I'm in a fiction writing class in school right now. It's literary fiction, of course, because people at school seem to have a really low opinion of genre fiction. Even though that's where all the fame and money and respect is. If you write literary fiction, you get branded as a hipster.

Anywho, I'm in this literary fiction class, and we're talking about characterization. We've spent so much time talking about it without mentioning the most important aspect of it, in fact, that I think I'm going to flip. It's related to the suggestion that genre fiction doesn't have good characterization, and that makes me upset as well.

I mean, yes, typically everyone in genre fiction (more in fantasy than sci-fi) is based on some kind of trope.
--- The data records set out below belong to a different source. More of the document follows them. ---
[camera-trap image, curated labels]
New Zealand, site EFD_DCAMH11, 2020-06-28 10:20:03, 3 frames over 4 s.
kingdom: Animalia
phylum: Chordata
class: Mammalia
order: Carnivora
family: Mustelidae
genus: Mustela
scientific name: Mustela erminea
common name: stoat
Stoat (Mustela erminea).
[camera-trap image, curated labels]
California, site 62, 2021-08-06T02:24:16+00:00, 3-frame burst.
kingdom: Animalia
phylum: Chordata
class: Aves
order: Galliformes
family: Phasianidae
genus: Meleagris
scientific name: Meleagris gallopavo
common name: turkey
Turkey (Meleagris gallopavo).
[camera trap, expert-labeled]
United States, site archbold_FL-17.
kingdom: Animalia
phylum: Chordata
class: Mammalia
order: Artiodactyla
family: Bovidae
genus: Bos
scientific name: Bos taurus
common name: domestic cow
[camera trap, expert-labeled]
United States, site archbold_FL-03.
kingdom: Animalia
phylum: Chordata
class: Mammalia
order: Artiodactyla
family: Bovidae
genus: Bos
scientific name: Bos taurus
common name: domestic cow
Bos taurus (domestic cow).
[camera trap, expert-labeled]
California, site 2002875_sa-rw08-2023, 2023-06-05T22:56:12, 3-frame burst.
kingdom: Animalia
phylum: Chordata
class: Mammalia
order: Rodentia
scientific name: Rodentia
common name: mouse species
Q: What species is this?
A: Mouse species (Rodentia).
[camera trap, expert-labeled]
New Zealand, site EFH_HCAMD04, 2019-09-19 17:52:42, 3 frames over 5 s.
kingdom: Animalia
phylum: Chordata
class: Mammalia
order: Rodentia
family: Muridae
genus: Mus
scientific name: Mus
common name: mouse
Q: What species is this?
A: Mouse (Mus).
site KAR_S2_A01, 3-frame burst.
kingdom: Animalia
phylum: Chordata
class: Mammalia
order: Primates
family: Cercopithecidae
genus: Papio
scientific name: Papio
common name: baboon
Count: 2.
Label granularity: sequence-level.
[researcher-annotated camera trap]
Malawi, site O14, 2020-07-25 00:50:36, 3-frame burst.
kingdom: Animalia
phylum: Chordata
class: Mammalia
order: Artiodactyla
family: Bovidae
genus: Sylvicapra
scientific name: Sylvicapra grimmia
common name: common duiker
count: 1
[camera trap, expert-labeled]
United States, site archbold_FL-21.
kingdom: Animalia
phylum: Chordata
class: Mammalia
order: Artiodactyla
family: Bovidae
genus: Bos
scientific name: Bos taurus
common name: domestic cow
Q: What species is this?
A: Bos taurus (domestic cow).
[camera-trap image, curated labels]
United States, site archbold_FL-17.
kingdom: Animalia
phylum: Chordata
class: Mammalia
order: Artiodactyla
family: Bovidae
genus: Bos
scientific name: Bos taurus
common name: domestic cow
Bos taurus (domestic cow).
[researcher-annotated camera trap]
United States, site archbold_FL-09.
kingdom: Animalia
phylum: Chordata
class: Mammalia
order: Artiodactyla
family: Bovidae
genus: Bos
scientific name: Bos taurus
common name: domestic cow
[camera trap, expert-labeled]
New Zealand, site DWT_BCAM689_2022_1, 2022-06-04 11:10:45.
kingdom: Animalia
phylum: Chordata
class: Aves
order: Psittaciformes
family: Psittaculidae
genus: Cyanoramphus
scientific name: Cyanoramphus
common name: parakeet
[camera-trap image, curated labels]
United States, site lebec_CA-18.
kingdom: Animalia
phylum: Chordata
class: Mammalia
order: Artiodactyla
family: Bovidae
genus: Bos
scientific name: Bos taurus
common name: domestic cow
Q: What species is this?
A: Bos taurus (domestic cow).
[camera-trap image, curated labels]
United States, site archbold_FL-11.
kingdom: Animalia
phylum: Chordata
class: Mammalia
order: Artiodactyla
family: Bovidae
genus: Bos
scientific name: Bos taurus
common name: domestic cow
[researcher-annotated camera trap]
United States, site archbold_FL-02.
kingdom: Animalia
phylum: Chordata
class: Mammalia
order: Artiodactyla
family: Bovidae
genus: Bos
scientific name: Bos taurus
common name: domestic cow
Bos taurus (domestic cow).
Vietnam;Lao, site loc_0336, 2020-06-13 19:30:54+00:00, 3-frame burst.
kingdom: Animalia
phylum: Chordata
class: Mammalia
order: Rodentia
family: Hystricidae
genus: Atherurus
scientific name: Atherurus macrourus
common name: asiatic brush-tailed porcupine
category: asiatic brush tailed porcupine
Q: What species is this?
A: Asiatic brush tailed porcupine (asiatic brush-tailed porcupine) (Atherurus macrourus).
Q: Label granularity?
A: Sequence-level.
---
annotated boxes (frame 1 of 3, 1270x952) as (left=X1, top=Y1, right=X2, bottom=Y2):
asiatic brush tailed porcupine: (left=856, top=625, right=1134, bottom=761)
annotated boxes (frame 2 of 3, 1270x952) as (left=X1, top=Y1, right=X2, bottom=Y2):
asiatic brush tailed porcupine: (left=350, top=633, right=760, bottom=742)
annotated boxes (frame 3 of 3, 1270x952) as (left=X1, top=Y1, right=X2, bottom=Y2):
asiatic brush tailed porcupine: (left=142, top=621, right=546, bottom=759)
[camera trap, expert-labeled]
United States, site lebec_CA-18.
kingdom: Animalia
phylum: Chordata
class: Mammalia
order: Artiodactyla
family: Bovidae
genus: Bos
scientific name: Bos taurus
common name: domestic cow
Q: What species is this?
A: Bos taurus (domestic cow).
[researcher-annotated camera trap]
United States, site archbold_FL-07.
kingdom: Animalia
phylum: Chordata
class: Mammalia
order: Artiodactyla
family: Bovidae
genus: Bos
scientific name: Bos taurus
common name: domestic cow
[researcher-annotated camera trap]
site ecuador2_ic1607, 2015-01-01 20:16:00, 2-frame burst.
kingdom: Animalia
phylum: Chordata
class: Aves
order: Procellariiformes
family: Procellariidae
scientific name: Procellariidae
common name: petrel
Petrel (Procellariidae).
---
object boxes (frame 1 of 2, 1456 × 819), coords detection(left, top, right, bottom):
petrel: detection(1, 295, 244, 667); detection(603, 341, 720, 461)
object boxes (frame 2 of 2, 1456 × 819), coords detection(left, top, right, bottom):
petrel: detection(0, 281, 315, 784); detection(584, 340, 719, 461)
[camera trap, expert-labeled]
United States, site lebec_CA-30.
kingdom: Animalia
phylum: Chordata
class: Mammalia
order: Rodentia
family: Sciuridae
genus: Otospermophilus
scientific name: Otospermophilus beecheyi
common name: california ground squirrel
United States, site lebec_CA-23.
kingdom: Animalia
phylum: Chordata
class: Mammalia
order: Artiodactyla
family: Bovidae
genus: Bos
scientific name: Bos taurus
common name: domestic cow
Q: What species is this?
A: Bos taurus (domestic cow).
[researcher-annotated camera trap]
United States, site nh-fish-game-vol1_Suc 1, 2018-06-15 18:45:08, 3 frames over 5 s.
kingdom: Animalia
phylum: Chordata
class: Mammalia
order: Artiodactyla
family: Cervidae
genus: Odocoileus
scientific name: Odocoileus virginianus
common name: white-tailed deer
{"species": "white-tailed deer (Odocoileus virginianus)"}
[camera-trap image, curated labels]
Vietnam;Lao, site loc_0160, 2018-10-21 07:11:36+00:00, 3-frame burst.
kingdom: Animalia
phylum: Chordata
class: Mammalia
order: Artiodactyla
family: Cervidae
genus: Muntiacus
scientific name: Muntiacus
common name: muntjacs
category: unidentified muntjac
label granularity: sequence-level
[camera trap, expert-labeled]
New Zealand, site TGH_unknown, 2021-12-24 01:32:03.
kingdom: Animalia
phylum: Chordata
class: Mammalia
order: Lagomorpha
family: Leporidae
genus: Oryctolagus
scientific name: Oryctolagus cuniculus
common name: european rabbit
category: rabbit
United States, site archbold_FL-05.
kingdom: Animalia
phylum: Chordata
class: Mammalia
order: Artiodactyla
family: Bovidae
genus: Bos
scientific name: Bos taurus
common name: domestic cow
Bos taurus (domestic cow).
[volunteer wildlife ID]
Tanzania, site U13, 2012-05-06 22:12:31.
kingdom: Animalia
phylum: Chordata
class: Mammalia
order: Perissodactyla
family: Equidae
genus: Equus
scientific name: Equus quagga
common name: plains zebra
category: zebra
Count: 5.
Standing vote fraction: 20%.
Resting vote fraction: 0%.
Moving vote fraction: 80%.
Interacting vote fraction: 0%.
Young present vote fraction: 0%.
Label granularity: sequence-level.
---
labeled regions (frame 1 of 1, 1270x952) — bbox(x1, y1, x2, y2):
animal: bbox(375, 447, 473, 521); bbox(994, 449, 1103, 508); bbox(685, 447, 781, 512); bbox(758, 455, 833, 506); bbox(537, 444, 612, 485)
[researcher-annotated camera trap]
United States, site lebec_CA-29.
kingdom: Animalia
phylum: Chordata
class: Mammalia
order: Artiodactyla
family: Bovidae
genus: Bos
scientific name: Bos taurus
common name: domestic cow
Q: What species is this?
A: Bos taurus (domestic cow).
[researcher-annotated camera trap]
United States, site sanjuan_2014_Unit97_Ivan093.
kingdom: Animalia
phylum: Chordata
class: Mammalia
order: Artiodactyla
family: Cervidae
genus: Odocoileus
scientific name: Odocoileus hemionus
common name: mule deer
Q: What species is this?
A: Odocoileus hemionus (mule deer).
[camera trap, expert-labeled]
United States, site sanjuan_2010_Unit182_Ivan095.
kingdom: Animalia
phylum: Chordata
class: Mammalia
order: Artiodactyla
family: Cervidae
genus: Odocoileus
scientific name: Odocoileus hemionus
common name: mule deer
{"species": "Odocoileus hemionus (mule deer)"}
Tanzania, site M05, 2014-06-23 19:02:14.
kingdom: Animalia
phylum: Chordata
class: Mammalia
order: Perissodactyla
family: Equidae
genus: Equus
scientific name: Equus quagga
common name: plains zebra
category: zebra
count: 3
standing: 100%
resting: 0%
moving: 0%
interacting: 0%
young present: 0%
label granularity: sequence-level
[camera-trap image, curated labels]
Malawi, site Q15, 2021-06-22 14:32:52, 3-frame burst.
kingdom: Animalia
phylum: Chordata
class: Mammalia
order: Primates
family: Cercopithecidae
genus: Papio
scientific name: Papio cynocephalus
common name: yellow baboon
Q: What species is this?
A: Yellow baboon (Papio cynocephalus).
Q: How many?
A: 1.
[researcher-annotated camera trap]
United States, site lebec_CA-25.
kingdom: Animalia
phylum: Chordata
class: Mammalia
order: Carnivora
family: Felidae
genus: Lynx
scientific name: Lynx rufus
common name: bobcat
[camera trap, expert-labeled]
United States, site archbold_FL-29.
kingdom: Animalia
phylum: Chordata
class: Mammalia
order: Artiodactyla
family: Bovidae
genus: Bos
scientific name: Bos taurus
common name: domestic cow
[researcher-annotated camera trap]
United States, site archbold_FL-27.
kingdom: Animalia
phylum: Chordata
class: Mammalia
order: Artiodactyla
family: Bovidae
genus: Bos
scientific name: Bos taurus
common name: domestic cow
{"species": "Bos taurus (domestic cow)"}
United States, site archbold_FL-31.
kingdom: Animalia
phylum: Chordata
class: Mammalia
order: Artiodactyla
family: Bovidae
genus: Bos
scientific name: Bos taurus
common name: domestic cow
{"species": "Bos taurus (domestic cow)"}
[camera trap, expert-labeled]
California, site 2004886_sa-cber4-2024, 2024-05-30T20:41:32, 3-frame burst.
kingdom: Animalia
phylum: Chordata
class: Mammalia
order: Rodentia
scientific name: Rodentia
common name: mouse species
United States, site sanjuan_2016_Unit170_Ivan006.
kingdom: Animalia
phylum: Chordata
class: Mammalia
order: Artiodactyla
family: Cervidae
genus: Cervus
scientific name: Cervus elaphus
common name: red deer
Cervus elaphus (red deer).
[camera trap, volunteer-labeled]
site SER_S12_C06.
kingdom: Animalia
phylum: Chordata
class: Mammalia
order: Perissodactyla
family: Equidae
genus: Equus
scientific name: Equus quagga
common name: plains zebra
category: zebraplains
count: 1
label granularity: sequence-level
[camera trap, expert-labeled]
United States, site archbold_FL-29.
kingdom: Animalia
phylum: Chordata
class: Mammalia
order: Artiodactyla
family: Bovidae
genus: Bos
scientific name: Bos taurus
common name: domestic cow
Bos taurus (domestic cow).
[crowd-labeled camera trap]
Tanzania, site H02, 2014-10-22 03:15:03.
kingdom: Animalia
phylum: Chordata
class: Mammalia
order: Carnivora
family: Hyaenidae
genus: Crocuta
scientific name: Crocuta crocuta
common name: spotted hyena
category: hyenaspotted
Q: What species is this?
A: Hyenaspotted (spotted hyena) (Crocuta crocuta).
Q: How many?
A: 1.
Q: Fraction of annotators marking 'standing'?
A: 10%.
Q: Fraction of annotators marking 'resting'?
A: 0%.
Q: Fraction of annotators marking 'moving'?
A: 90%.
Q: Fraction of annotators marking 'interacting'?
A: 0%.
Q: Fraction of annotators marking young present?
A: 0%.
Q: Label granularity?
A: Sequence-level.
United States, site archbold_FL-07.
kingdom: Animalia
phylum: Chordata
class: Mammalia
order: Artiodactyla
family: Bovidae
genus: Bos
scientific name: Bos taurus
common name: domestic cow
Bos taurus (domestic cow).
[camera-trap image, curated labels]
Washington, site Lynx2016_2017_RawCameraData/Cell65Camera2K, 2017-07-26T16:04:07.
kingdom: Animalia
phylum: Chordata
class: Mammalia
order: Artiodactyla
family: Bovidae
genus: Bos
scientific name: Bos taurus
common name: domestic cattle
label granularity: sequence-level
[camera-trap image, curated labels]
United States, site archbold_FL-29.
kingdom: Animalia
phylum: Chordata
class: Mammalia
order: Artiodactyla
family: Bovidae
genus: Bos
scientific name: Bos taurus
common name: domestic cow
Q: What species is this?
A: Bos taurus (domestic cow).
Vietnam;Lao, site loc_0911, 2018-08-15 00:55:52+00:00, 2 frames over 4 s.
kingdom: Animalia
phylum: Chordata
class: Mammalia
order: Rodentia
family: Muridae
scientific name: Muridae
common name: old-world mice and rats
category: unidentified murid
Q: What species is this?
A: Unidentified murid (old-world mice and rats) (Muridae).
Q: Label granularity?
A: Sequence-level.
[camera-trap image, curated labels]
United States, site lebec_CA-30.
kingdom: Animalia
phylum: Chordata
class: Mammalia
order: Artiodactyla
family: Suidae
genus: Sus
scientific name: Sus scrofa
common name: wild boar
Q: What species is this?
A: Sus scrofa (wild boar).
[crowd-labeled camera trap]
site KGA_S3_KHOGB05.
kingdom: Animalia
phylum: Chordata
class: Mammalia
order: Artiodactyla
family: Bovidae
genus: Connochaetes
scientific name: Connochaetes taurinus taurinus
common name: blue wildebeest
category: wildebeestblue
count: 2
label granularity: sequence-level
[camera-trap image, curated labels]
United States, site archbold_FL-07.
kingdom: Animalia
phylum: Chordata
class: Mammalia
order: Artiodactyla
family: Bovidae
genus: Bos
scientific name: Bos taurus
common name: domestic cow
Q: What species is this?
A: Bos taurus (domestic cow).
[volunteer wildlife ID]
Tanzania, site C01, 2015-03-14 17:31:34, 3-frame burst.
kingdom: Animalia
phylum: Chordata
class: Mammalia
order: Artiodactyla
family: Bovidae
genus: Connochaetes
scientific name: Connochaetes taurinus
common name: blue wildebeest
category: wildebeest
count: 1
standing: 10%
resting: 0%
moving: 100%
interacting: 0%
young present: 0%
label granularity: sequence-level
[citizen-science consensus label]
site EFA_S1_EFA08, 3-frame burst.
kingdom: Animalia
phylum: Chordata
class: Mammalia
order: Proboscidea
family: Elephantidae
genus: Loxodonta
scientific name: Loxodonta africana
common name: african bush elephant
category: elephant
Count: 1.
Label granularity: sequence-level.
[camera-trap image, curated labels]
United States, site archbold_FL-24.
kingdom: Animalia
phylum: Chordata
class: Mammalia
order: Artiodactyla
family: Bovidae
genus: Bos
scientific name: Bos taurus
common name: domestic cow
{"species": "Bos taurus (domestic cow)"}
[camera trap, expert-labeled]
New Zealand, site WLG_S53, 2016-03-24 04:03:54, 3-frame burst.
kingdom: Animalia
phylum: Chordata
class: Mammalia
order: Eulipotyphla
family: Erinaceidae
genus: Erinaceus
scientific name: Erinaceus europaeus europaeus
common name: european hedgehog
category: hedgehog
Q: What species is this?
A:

But that doesn't mean there's no characterization in the story. It just means most of it is related to inanimate objects.

This is most prevalent in sci-fi, I think. Obvious examples are the Serenity and the starship Enterprise. Obvious examples from Fantasy would be the one ring of power or the Millennium Falcon. In fact, I'd go so far as to say that Sauron's ring has more characterization than pretty much any person or thing in the rest of Middle Earth's lore.

So don't tell me that I can't write genre fiction seriously. Don't tell me that "oh, all the characters are so two dimensional." Because my ship is better developed than your entire book. Seriously. I've got blueprints detailed enough to build a scale model of the thing, and pages upon pages of bizarre quirks and flaws that give it it's own personality.

Thoughts? What's your favorite inanimate "character?"